Plus, we’re now living in the absence of fin/dut and the problems persist. The cause is elsewhere. Do you believe the problem is epigenetic ?
I do too. In my opinion, it affected more than just the epigenome of our AR receptors. Hormones, neurosteroids, neurotransmitters and even regular proteins are affected. And for that to happens, IMO, there has to be a problem in copying segments of our DNA, AKA problem on the epigenetic level.
@Dubya_B: Do you know anyone, or any protocole that fixed the pfs typical insomnia: sleeping just a few hours, then waking up fully awake all of a sudden and then turning and tossing the rest of the night, barely sleeping if you can call it sleep ?
Is the question does Fin/Dut become depleted after becoming part of the 5-ar+NaDP+Fin/Dut complex? (not that this is not an important question because it is)
OR is the question did Fin/Dut temporally becoming a part of the 5-ar+NaDP+Fin/Dut complex cause problems with 5AR and other enzymes?
I was not being sarcastic in my response above. I apologize if it came across that way. I’m not familiar with the theory that was floating around a couple of years ago and I’m not arguing against it or in favor of it simply because I don’t know what the theory is. Instead the point that I was attempting to make is that if the molar concentration of Fin/Dut (and 5-AR enzymes) is entirely insignificant compared to the concentration of NaDP+/NaDPH in any given cell why is it that when Fin/Dut becomes a part of the 5-ar+NaDP+Fin/Dut complex (be in temporally or permanently) do we experience such a large reduction in serum DHT concentrations? The point being if this is how Fin/Dut inhibits testosterone-DHT conversion by becoming a part of the 5-ar+NaDP+Fin/Dut complex it’s hard to agree that this is as insignificant as you suggest if its temporally inhibiting DHT to such a large degree.

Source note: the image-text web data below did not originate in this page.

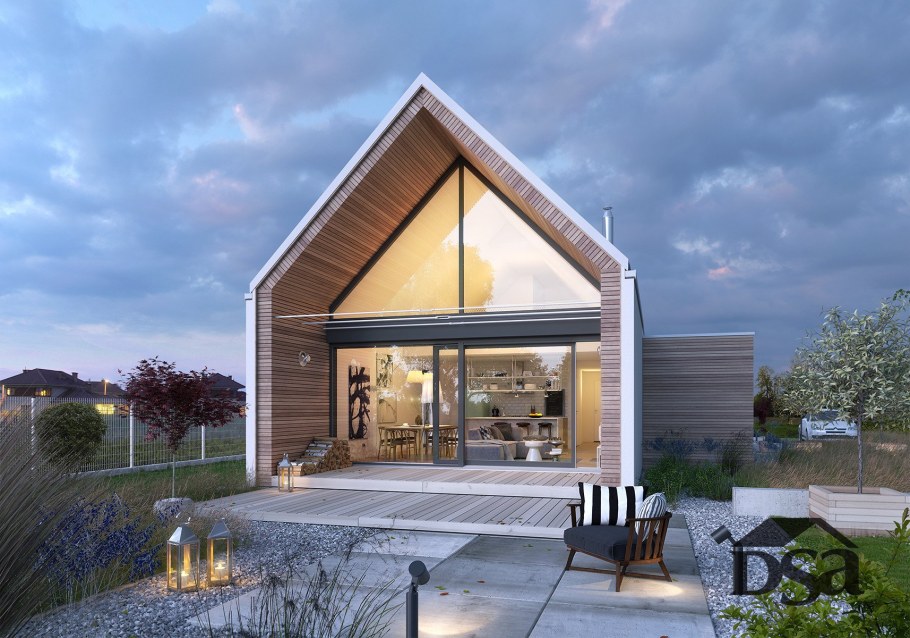 Каркасник Скандинавия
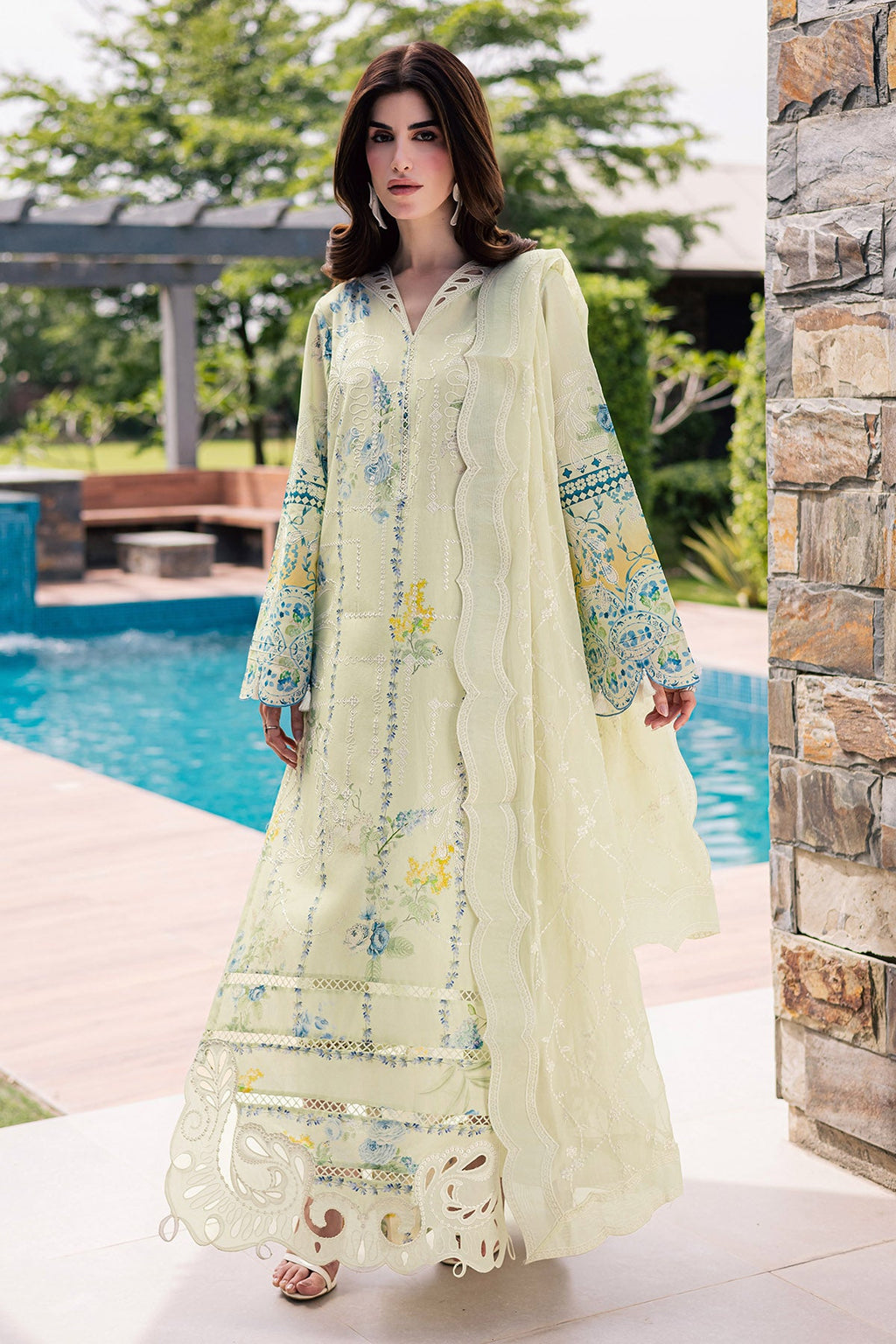 Nureh | Lily May Lawn | NE-259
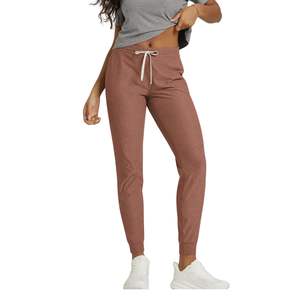 Pantalones Jogger de Moda para Mujer, Cintura Alta con Cordón, Pantalones Deportivos Casuales, Pantalones de Salón Ajustados para Mujer, Ropa Deportiva Urbana OEM - Product Image 1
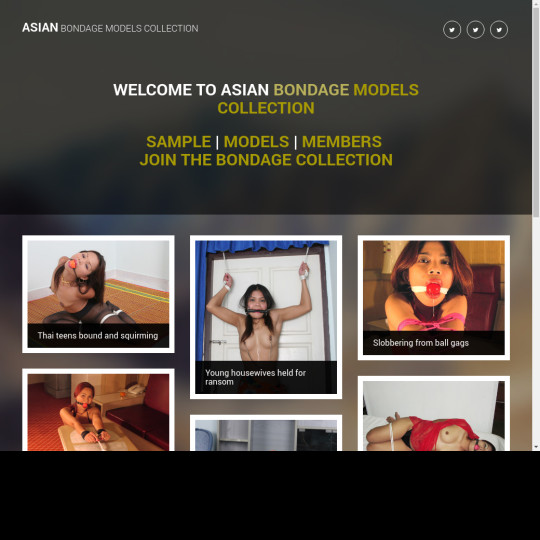 asianbondagemodels.com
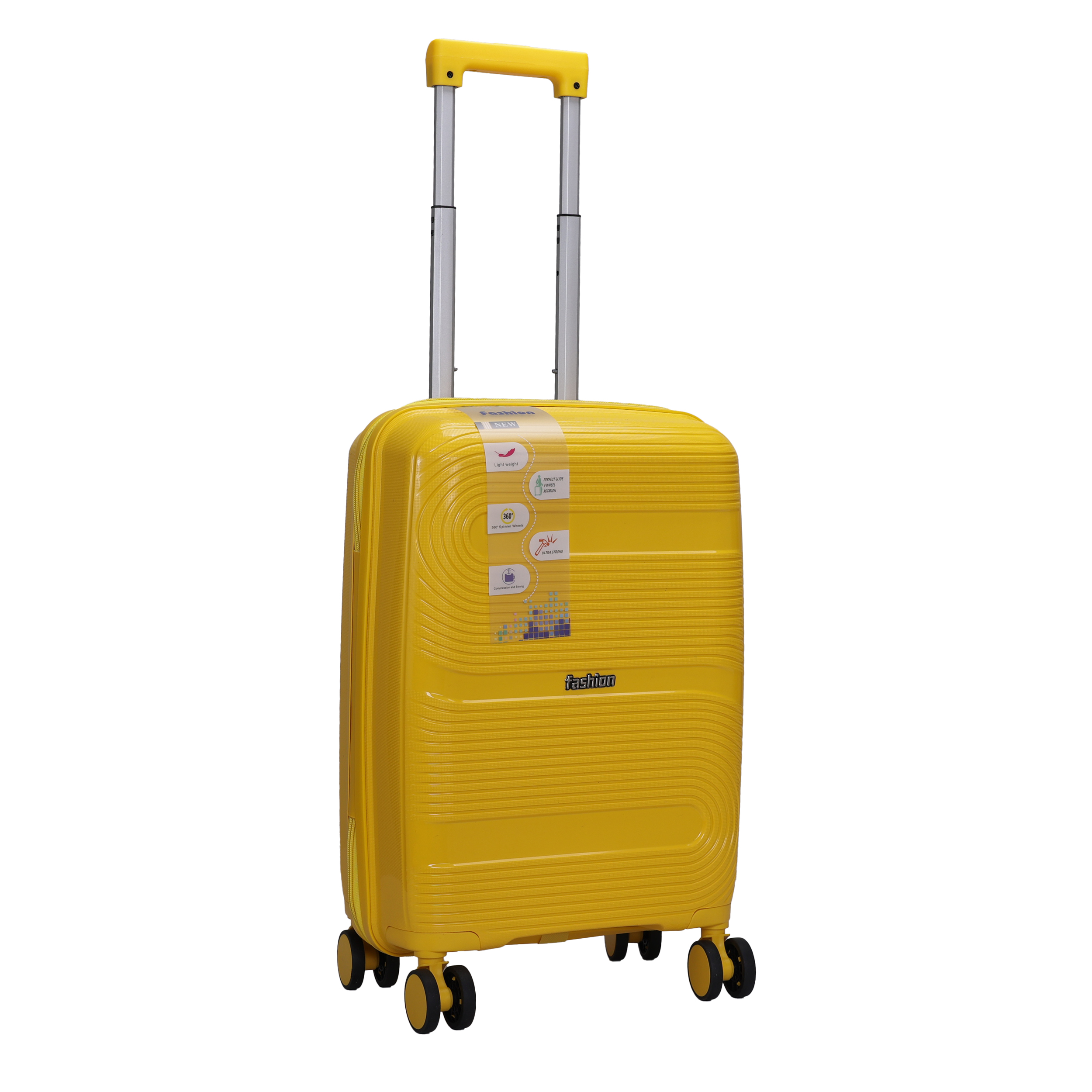 چمدان نشکن فشن مدل FASHION _ FSN7171 PRO  SMALL سایز کوچک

Are you saying that Fin/Dut becomes a part of the 5-ar+NaDP+Fin/Dut complex and in addition works as a competitive inhibitor of the 5AR enzyme which explains the actual reduction of serum DHT levels while on the drug? If this is the case than why even make Fin/Dut a part of the 5-ar+NaDP+Fin/Dut complex? In other words why did the creators design the drug to become a part of the 5-ar+NaDP+Fin/Dut complex? You appear to have a background in biochemistry so you are probable a good person to ask. Is this the norm for inhibitor based drugs? To become a part of the cofactor? I have no background in this like most people here so all I can do is read on the internet. But upon doing so I cannot find another inhibitor based drug that inhibits it’s target enzyme by becoming a part of the enzymes cofactor. Am I wrong? I am totally open to the real possibility that I am wrong and hope that I am so I can rule this out and move onto the next.